++++ EXTRACTED TEXT
Christine, my guess is that the boundaries between ethnic groups are much more a function of current cultural habits than anything else. Who'd have thought that people from soggy England would have made a successful settlement in mostly desert Australia? And yet they did. My concern here is that people who know the ropes in a specific bioregion need to be ready to pass on that knowledge to newcomers of different cultural backgrounds.

Jeff, the problem with replacing fossil fuels is what's called net energy -- the amount of energy you have left after you subtract the energy you need to get it. The net energy of hydrogen is zero; it takes exactly as much energy to extract it from water as you get back from burning it, which means, as Danby comments, that it's an energy storage and transport method, not an energy source. Solar energy, wind energy, biofuels, etc. range from very modest net energies to negative numbers -- some biofuels, for example, take more energy to grow and process than you get back from burning them.

It's easy to forget just how extraordinary fossil fuels actually are. To equal the energy content of one gallon of gasoline, for example, takes a pile of auto batteries weighing one ton. Nothing else in nature has the huge net energies of fossil fuels. That's what makes the energy dimension of our predicament so challenging.

Bunnygirl, the distinction you've made between facts and values is a crucial one, and I plan on talking more about it in a later post.

Dan, my guess is that what'll be crucial to getting by when the western half of the US becomes a Latin American country is a good command of Spanish and a high comfort level with Mexican culture, rather than Mexican descent as such. Mexico's as much a melting pot as the US; there's no shortage of Mexicans with names like Ernesto MacIntyre and Carlos Schwartz. And of course, as Lizm suggests, intermarriage is a human universal.

Laodan, if you'd read the first post in this series you'd know that I've deliberately focused on North America here, not because the rest of the world isn't important - of course it is - but because that's the part of the world and the cultural context I know personally. It would be arrogant for someone such as myself, born and raised in industrial America, to make generalizations about the rest of the planet, don't you agree? The namesake of your online handle, after all, has more than a little to say about the drawbacks of that sort of thinking.

Arthur, yes, human beings are a classic example of an invasive species. I hope it doesn't take some other form of invasive species - say, a pathogenic microbe - to help us get into balance with the biosphere.

Jan Steinman said...

I guess that, as a resident of the Cascadia coast, I should probably become familiar with Japanese language and customs.

I don't disbelieve that such things will happen, but I'm unsure about the timing. I suspect it will take generations, though, just as it took generations to get to the peak of this energy spike.

FARfetched said...
++++++++
### PROBLEM 1
In the blog comment thread on energy and cultural change, what weight of auto batteries matches the energy content of one gallon of gasoline?
### PROBLEM 2
Pull out the stretch of the blog comment thread on energy and cultural change from "I guess that, as" through "this energy spike.", word for word.
### PROBLEM 3
Extend the blog comment thread on energy and cultural change beyond its final line.
++++ EXCERPTED RECORDS
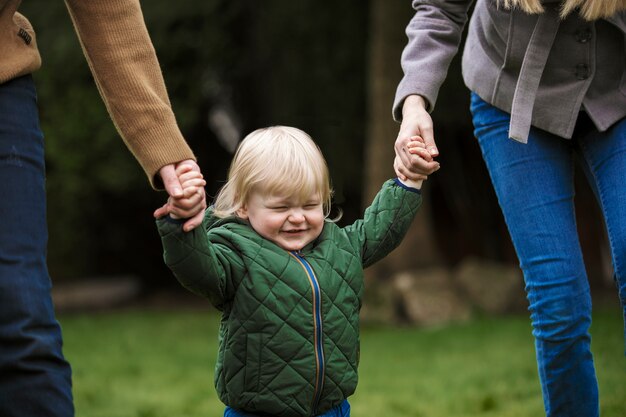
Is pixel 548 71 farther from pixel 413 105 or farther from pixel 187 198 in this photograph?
pixel 187 198

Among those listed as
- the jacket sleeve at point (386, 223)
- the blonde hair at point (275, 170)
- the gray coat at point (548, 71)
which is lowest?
the jacket sleeve at point (386, 223)

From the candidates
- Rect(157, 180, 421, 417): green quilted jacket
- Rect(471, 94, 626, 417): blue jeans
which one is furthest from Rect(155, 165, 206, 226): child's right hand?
Rect(471, 94, 626, 417): blue jeans

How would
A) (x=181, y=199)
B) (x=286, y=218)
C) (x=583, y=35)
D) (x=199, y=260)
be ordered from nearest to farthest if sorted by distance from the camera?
(x=181, y=199), (x=199, y=260), (x=286, y=218), (x=583, y=35)

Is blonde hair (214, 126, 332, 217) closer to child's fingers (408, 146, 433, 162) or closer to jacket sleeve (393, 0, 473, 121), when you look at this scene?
child's fingers (408, 146, 433, 162)

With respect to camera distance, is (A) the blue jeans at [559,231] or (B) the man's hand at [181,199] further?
(A) the blue jeans at [559,231]

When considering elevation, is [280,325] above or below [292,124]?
above

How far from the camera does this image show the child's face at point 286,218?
9.48ft

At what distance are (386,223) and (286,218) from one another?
1.18 ft

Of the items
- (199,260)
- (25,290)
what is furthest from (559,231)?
(25,290)

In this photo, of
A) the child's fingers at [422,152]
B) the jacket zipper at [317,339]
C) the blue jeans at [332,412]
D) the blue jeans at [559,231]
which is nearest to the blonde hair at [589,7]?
the blue jeans at [559,231]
++++++++
### ANSWER 1
One ton.

### ANSWER 2
I guess that, as a resident of the Cascadia coast, I should probably become familiar with Japanese language and customs.

I don't disbelieve that such things will happen, but I'm unsure about the timing. I suspect it will take generations, though, just as it took generations to get to the peak of this energy spike.

### ANSWER 3
I sat out the first round to think a little. For a change. :-)

I see culture as something entirely separate from nationhood, and even (to a lesser extent) from language. You can be a total whitebread and still embrace "Eastern" culture, for example (although distance and former cultural imprinting means an imperfect embrace). It seems like the trend in the last century has been: while the West has colonized Eastern lands, the East has begin colonizing the Western mind. My take on that is, it's one way we're beginning to mature as a species (too late? maybe, maybe not).

One yin-yang aspect (see, Eastern concepts creep in everywhere!) of Völkerwanderung is how locals react to newcomers: both xenophobia and attraction are present. The first, for obvious short-term reasons: "they" might take our stuff, run us off our land, kill us, etc. The second is a more basic drive, to diversify the gene pool. The word "exotic," translated to American Redneck, means "ain't from around here" and that's how biologists use it. But when non-biologists use it to describe other people, it has overtones of desirability.

The perils of monocultures are well-known, and even the most ignorant among us are aware on a sub-conscious level that diversity means strength. America's strength is, IMO, a direct result of the diversity of the people who built it. It's only in the last 40-50 years, as profit-driven television and fear-driven conservatism have pushed us toward homogenization, that we've begun to deteriorate as a nation.

So as ugly as an energy-depleted future might look, Völkerwanderung will likely bring us a better future long-term.

P.S. There's a large Hispanic community here on Planet Georgia, and I can tell you that lumping them all together as "Mexicans" is considered insulting. Certainly, the majority of Spanish-speaking immigrants are from Mexico, but El Salvador, Guatemala, Nicaragua, and other Latin American countries are well-represented.

Danby said...

farfetched;
perhaps in you neck of the woods, many hispanics are not Mexican, but that's not at all true here in the opposite corner of the nation.

I would also describe culture as separate from nation, especially if you are using the more conventional definition of nationhood. Even within a culture, you can have separate nations. Scots and Irish come to mind, or Oneida and Iroquois. What separates them as nations is their history.

And of course all of this is evolving and diverging and reconverging at all times. The Scots and the Irish are now of different religions. The Oneida and the Iroquois fought on different sides in the war of American Independence.

The fact that nationhood is contingent and sometimes difficult to discern does not in any way reduce it's importance in actual human relationships and thought. Why do some Irish-Americans still send money to the IRA, despite the fact that Britain is our ally? They identify more with their Irish fellows than with the governmental priorities of the American Empire. To put it another way, they place the clan/tribe/nation/ethnos to which they belong higher in their loyalties than the nation-state of which they are citizens. This is natural, and in it's own way good.

When the industrial state fails, which I think it will, other loyalties will come to the fore. Some will be political, some will be religious, some will be geographic, but most, I believe, will be cultural and tribal.

I would also say that experimentation with Eastern thought is a luxury, and a symptom of the overall Western decline, rather than a true mixing of cultures. I expect it to lead to division, segregation, and the definition of new tribes, especially in the US.

yooper said...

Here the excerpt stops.